EXERCISE OBJECTIVE = Return every line of the rows below, unchanged, starting at the line that contains "Within the photo" and continuing down to the last line of the rows.

** START RECORDS TO PROCESS **

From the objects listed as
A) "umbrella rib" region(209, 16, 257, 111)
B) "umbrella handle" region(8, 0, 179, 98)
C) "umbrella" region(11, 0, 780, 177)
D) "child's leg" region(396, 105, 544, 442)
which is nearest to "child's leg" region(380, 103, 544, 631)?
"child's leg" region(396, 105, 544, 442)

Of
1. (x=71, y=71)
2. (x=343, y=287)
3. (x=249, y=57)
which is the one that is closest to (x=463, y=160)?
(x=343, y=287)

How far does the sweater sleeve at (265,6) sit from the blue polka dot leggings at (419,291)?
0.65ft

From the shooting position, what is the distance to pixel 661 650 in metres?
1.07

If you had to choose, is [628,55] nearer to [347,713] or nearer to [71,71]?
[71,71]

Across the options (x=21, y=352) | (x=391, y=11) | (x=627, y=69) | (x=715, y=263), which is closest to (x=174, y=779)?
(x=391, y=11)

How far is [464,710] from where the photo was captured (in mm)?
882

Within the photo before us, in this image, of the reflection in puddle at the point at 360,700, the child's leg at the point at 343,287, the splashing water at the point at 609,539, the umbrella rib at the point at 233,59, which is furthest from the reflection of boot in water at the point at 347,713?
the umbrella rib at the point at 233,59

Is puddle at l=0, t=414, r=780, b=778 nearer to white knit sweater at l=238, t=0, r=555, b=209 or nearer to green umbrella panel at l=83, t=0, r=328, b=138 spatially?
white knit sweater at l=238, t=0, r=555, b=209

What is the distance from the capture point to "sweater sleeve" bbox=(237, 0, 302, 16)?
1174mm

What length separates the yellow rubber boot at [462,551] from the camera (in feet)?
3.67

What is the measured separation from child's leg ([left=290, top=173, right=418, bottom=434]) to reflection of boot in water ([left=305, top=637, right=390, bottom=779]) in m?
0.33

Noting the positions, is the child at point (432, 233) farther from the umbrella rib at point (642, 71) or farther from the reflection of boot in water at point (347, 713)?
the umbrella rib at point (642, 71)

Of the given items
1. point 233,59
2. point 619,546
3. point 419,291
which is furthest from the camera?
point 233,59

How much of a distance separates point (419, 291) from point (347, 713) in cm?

** END RECORDS TO PROCESS **

RESPONSE TO THE EXERCISE =
Within the photo before us, in this image, of the reflection in puddle at the point at 360,700, the child's leg at the point at 343,287, the splashing water at the point at 609,539, the umbrella rib at the point at 233,59, which is furthest from the reflection of boot in water at the point at 347,713?
the umbrella rib at the point at 233,59

Is puddle at l=0, t=414, r=780, b=778 nearer to white knit sweater at l=238, t=0, r=555, b=209 or nearer to green umbrella panel at l=83, t=0, r=328, b=138 spatially?
white knit sweater at l=238, t=0, r=555, b=209

What is the distance from the capture point to "sweater sleeve" bbox=(237, 0, 302, 16)?
1174mm

What length separates the yellow rubber boot at [462,551] from the camera (in feet)?
3.67

What is the measured separation from child's leg ([left=290, top=173, right=418, bottom=434]) to reflection of boot in water ([left=305, top=637, right=390, bottom=779]) in m?
0.33

Noting the positions, is the child at point (432, 233) farther from the umbrella rib at point (642, 71) or farther from the reflection of boot in water at point (347, 713)?
the umbrella rib at point (642, 71)

Of the given items
1. point 233,59
2. point 619,546
3. point 419,291
which is furthest from the camera?
point 233,59

How much of a distance separates point (419, 291) from point (347, 713) in cm?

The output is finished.